To us, it’s unquestionable that all questions are good, and all questioning innocent.
But this is too simple.
Yes, questions are an indispensable tool for gaining knowledge. True - the Christian church had to learn the hard lesson of what happens when legitimate questions (particularly from its youth) are ignored, dismissed, or too hastily answered.
However, despite all this, there are such things as bad questions – questions based on false assumptions, questions that presuppose their own answer, questions asked out of false motives, questions that don’t fit their object, etc.
In the quote below, theologian Thomas F. Torrance helps us see the difference between good and bad questions:
What, then, is the nature of true questioning? A genuine question is one properly open to the object of inquiry, but a question cannot be open to the object of inquiry if it is foreclosed from behind [before-hand]. Hence to be genuine, a question must allow itself to be called in question; it must be ready for reconstruction in light of what the inquiry reveals.

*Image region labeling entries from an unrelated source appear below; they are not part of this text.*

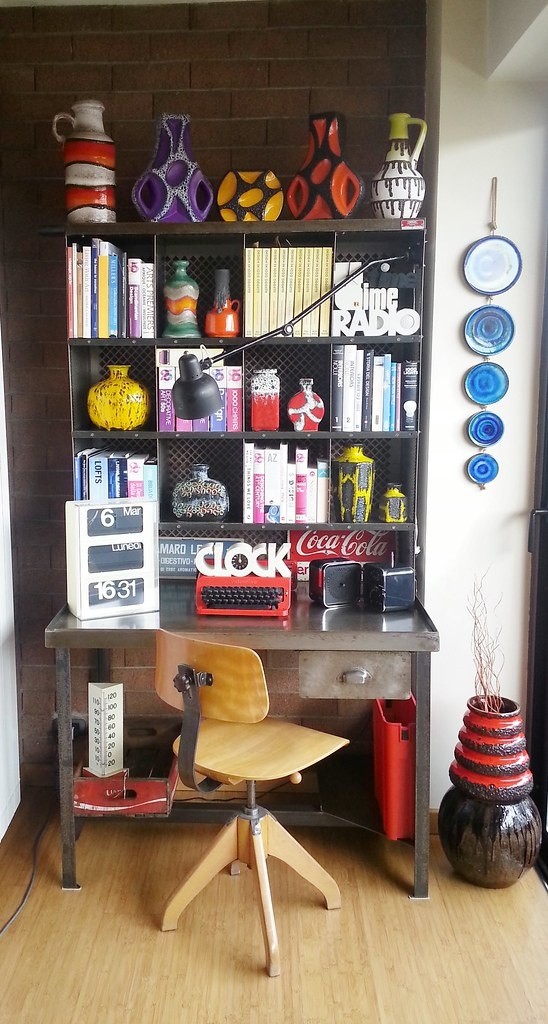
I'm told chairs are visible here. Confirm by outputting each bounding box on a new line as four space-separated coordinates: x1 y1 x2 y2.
156 627 352 979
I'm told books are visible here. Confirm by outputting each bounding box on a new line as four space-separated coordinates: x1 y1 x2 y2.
245 247 332 337
158 366 242 432
332 344 418 432
74 447 157 501
244 442 328 524
67 238 155 340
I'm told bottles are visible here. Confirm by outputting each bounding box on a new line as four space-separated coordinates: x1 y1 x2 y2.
172 464 231 523
85 364 152 432
377 482 409 523
332 442 375 524
162 261 203 338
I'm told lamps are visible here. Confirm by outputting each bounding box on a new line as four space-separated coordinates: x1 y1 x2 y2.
171 241 420 420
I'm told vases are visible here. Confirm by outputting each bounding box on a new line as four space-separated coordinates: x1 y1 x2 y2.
87 364 152 431
378 482 409 523
162 261 202 338
285 111 367 220
128 117 213 223
438 698 542 890
250 369 280 431
215 168 284 223
52 99 116 223
370 112 427 218
287 378 325 432
204 271 241 338
334 443 375 522
171 463 229 522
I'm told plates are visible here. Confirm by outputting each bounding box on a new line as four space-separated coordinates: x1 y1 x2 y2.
464 306 515 357
465 454 499 484
464 362 508 405
467 411 503 448
463 234 523 298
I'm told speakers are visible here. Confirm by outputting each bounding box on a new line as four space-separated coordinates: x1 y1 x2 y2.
309 557 362 608
362 563 416 613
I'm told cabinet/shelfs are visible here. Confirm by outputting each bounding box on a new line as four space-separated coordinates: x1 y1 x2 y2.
44 215 439 897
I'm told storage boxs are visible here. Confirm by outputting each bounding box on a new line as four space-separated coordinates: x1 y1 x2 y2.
73 715 185 818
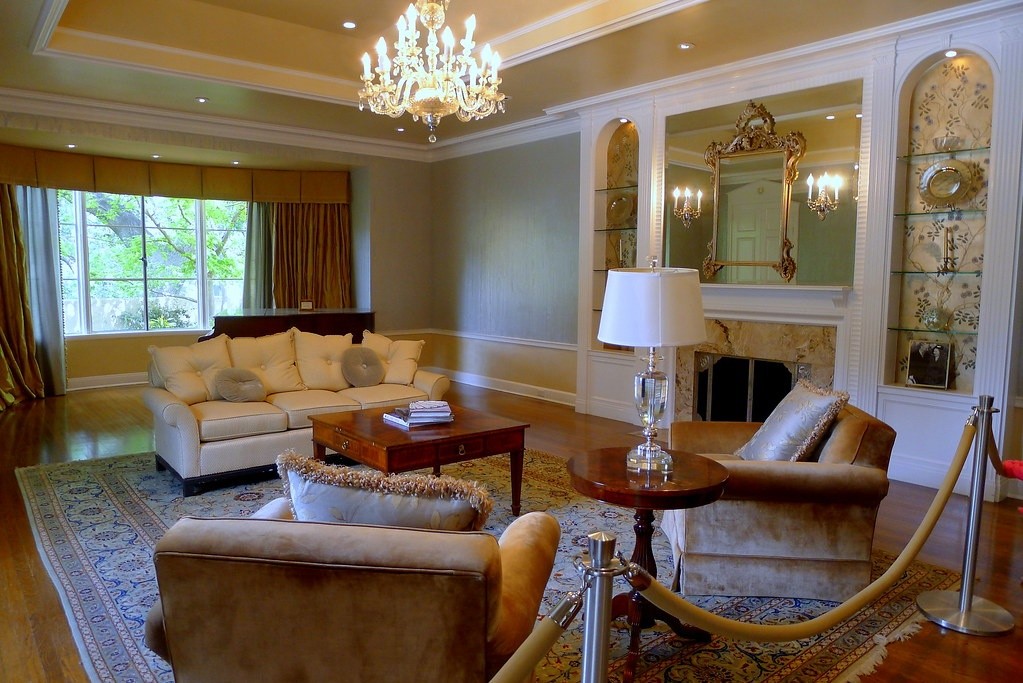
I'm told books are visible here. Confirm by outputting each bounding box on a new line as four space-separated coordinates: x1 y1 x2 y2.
383 401 456 427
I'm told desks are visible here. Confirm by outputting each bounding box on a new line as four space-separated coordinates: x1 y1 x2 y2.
307 402 532 518
564 446 730 683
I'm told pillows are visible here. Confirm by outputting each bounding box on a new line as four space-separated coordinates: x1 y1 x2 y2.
340 347 387 387
215 367 267 403
275 449 493 531
734 378 851 461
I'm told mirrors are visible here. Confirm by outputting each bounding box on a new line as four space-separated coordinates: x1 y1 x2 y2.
661 78 862 290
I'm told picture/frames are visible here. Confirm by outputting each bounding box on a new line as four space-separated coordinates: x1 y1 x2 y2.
905 340 951 391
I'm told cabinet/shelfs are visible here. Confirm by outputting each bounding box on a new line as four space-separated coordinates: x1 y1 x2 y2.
879 50 996 399
591 117 639 353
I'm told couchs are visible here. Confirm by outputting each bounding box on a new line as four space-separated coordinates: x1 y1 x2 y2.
140 329 451 500
142 496 562 683
670 400 898 602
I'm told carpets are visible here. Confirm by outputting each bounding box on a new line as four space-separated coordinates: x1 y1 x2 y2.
13 443 962 683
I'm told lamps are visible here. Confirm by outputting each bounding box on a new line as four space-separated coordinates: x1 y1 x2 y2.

What Torrance is saying is that when you ask a question, you do so because, presumably, you do not yet know the answer! And if that’s true, then authentic questions require 1) that we be truly open to receiving new information or knowledge, and 2) that we allow such new knowledge potentially to challenge or revise our original question and previous assumptions.
The open nature of a true question is especially important when the ‘object of inquiry’ is God. For “the more ultimate” the question, “the more completely” the questioner must let “himself and all his prior understanding be called into question.”
(Thomas F. Torrance, ‘Questioning in Christ,’ in Theology in Reconstruction, 123-124).
This is one of the points I was trying to make in the first Advent sermon yesterday in which we looked at the most fundamental question we can ask God - the question of his reality or existence.
Of course, it’s vitally important to call people to ask such questions when (not if) they have them. As Francis Schaeffer put it, the “donkey of devotion” can only bear so many unanswered questions before it lies down and dies. In Scripture, God’s people are always voicing their questions about God to God; just read Job or the Psalms. God’s people today must exercise the same freedom within their Christian communities.
But we also have to be aware of the opposite problem, of how our questioning of God can become unhelpful. That’s what I tried to address some yesterday.
We should ask our questions honestly; and with the kind of genuine openness and humility Torrance recommends above.